SOURCE EXCERPT.
** start **
1 May 1975 South Cotabato

II

You want to know, companions of my youth,
How much has changed the wild but shy poet
Forever writing last poem after last poem;
You hear he’s dark as earth, barefoot,
A turban round his head, a bolo at his side,
His ballpen blown up to a long-barreled gun:
Deeper still the struggling change inside.

Like husks of coconuts he tears away
The billion layers of his selfishness.
Or learns to cage his longing like the bird
Of legend, fire, and a song within his chest.
Now of consequence is his anemia
From lack of sleep: no longer for Bohemia,
The lumpen culturati, but for the people, yes.

He mixes metaphors but values more
A holographic and geometric memory
For mountains: not because they are there
But because the masses are there where
Routes are jigsaw puzzles he must piece together.
Though he has been called a brown Rimbaud,
He is not bandit but a people’s warrior.

November 1975 South Cotabato; Davao del Norte

III

We are tribeless and all tribes are ours.
We are homeless and all homes are ours.
We are nameless and all names are ours.
To the fascists we are the faceless enemy
Who come like thieves in the night, angels of death:
The ever-moving, shining, secret eye of the storm.

The road less travelled by we’ve taken-
And that has made all the difference:
The barefoot army of the wilderness
We all should be in time.
Awakened, the masses are Messiah.
Here among workers and peasants our lost
Generation has found its true, its only, home.

January 1976 Davao del Norte

* * * * * * * * * * *

I know. It’s Linggo ng Wika. I always make an effort, even if it’s a form of sacrilege, to translate.

Salin ng isang saknong, “Open Letters to Filipino Artists” (Mga Bukas na Liham sa mga Pilipinong Alagad ng Sining) na tula ni Eman Lacaba

Ngunit matiyagang giya at guro ang mga masa

Ng apatnapung bundok at isandaang ilog

Ng pagsasaka, pagtatanim, pag-aalaga, at pag-aani

At ng isandosenang mga wika gahigante

sa wikang banyagang nakasanayan

Tayo na kailangang lumagpas sa burgesyang pinagmulan.
** end **
EXERCISE DIRECTIONS. Reproduce the passage from the poetry excerpt above word for word, starting with "Now of consequence" and going on through "a people’s warrior.".

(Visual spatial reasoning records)
** start **
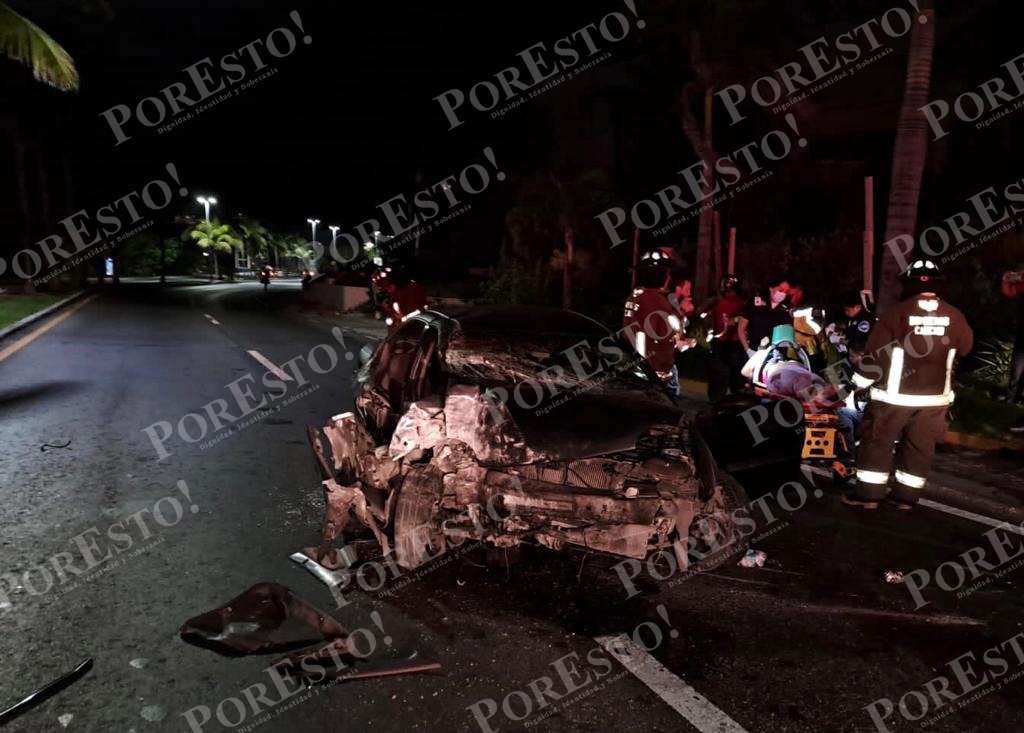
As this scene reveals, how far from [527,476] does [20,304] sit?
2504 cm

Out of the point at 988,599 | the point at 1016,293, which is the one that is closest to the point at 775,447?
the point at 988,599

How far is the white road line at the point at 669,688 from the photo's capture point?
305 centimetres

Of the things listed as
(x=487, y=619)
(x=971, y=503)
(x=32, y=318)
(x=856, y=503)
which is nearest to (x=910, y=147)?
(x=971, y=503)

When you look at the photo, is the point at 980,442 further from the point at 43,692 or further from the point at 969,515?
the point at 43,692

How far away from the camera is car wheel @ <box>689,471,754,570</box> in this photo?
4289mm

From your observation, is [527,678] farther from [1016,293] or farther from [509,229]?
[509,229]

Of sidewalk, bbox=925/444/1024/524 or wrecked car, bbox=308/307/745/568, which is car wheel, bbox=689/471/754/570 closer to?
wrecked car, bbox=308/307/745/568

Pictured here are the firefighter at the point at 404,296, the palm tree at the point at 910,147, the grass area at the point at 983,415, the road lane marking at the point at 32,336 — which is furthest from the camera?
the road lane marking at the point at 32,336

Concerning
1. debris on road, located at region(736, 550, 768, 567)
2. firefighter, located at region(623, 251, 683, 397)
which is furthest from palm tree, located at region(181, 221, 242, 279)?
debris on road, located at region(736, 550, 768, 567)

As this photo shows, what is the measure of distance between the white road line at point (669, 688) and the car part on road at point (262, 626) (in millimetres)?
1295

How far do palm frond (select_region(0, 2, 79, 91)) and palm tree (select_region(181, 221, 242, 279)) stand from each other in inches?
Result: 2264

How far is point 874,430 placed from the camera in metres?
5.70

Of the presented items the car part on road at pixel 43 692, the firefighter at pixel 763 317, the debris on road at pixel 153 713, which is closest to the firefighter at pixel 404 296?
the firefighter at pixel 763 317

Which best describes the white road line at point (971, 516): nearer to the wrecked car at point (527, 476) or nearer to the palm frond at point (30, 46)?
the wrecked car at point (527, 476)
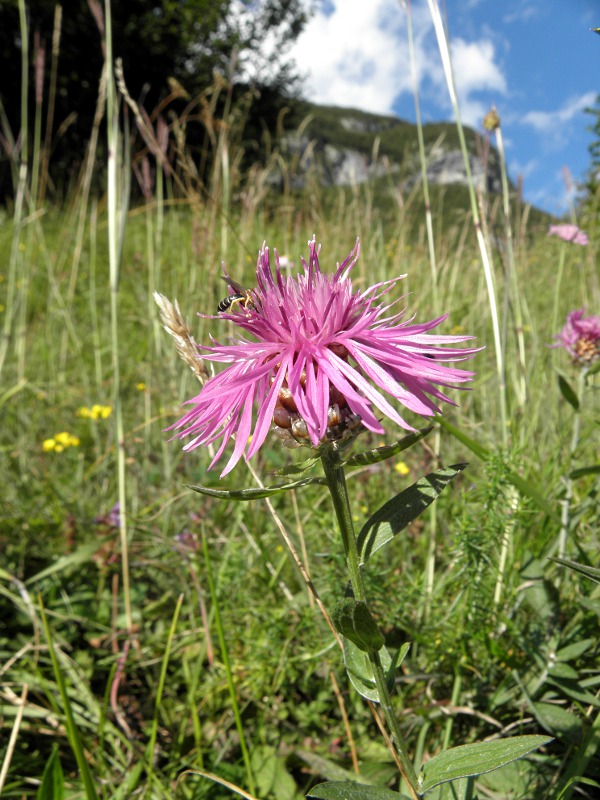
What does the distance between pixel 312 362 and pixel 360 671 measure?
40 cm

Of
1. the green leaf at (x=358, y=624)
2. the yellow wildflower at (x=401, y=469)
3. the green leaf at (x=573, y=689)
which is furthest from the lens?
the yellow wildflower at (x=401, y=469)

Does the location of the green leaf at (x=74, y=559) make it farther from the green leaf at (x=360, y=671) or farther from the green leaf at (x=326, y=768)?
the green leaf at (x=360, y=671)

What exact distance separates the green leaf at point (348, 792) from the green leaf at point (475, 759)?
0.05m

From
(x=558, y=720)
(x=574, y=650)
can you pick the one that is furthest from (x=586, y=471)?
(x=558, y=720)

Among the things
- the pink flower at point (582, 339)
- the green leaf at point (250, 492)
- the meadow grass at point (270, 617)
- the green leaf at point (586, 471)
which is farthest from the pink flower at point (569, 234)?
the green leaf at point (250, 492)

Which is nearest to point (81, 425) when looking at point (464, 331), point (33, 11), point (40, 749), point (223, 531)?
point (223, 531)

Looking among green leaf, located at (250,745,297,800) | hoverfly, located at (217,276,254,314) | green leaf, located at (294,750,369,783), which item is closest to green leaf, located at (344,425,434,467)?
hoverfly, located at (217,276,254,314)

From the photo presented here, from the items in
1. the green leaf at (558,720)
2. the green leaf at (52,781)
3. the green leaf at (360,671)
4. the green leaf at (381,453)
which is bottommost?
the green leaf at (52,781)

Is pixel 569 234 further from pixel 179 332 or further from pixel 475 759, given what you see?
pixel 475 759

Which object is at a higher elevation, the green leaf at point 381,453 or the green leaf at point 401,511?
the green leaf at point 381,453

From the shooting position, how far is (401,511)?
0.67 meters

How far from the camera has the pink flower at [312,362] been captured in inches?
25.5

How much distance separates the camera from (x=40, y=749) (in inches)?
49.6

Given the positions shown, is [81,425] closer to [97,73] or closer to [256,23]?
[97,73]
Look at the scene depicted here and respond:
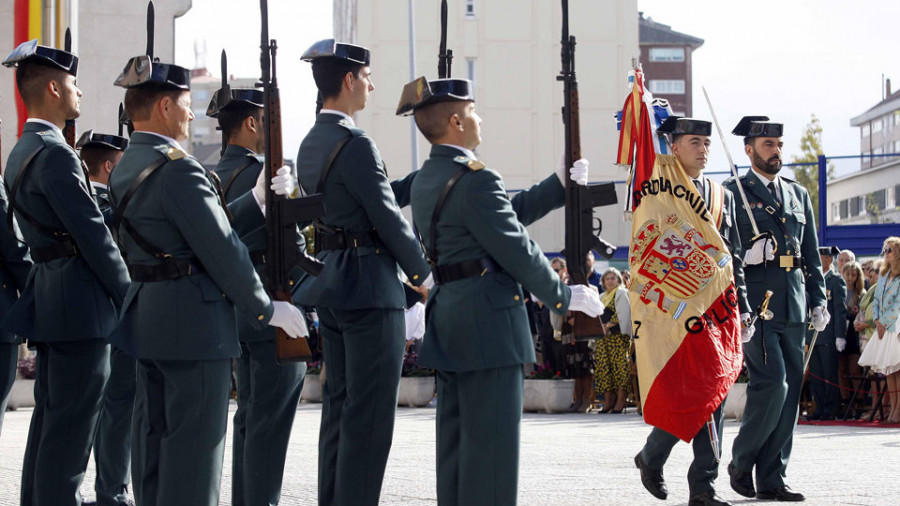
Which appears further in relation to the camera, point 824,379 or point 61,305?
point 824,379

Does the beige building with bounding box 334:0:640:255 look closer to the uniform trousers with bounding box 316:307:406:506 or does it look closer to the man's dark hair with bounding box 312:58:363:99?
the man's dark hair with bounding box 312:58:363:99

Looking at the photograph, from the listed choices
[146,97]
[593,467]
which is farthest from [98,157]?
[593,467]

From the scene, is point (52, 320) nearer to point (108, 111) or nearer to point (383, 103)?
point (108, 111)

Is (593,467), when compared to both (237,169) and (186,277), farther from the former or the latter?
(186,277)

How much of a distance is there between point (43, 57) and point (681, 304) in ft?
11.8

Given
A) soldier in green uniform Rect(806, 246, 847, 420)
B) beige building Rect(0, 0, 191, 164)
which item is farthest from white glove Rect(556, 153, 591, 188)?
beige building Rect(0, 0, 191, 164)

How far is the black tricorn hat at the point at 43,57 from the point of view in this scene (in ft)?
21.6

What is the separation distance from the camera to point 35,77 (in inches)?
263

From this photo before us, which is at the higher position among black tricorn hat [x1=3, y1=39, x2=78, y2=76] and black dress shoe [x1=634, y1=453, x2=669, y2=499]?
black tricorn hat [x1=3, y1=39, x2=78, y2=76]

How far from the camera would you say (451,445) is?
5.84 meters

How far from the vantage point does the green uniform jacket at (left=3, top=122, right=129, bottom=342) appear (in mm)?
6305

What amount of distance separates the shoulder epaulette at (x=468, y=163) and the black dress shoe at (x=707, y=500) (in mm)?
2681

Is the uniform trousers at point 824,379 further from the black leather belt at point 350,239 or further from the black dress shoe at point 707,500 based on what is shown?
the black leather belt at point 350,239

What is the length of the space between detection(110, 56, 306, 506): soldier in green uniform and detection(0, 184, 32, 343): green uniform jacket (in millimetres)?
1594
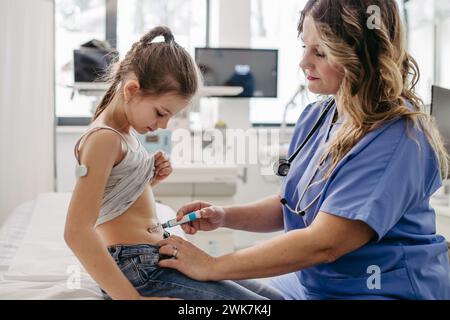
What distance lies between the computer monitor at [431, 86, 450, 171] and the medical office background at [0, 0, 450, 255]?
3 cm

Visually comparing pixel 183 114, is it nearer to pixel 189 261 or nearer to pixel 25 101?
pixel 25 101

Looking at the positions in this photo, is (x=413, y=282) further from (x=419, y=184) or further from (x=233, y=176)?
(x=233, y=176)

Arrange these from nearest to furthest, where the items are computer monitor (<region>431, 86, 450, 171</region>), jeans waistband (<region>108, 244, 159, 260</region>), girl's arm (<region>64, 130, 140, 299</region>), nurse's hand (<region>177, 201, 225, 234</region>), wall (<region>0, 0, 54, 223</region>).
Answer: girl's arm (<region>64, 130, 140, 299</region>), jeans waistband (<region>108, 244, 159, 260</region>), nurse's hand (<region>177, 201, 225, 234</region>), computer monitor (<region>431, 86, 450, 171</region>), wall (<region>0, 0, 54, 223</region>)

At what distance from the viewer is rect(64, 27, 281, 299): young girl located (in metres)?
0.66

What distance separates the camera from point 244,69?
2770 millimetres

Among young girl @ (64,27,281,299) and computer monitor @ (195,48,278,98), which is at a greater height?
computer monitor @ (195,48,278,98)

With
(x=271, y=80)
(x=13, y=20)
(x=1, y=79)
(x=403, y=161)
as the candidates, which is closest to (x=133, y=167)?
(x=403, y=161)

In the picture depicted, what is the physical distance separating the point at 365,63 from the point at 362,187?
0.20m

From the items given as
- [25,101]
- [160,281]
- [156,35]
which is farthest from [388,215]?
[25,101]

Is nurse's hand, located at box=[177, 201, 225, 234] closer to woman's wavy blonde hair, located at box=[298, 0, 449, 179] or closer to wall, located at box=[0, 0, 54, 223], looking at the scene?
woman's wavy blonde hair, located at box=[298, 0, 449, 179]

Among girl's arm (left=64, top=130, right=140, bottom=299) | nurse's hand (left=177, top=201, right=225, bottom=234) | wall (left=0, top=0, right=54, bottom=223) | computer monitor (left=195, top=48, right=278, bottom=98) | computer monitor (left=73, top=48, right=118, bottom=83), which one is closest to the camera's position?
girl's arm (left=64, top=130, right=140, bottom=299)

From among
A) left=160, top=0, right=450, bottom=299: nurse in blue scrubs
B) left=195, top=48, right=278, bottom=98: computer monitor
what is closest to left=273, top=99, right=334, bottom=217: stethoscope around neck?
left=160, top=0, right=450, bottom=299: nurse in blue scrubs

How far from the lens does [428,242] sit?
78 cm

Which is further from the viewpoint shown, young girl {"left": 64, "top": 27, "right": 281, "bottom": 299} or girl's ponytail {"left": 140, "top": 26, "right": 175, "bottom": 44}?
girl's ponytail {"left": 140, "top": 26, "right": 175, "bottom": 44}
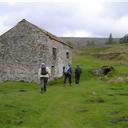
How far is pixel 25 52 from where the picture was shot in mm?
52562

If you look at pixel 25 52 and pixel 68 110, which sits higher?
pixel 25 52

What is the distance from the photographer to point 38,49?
** end **
COMPLETE OUTPUT.
Now of consequence is his anemia
From lack of sleep: no longer for Bohemia,
The lumpen culturati, but for the people, yes.

He mixes metaphors but values more
A holographic and geometric memory
For mountains: not because they are there
But because the masses are there where
Routes are jigsaw puzzles he must piece together.
Though he has been called a brown Rimbaud,
He is not bandit but a people’s warrior.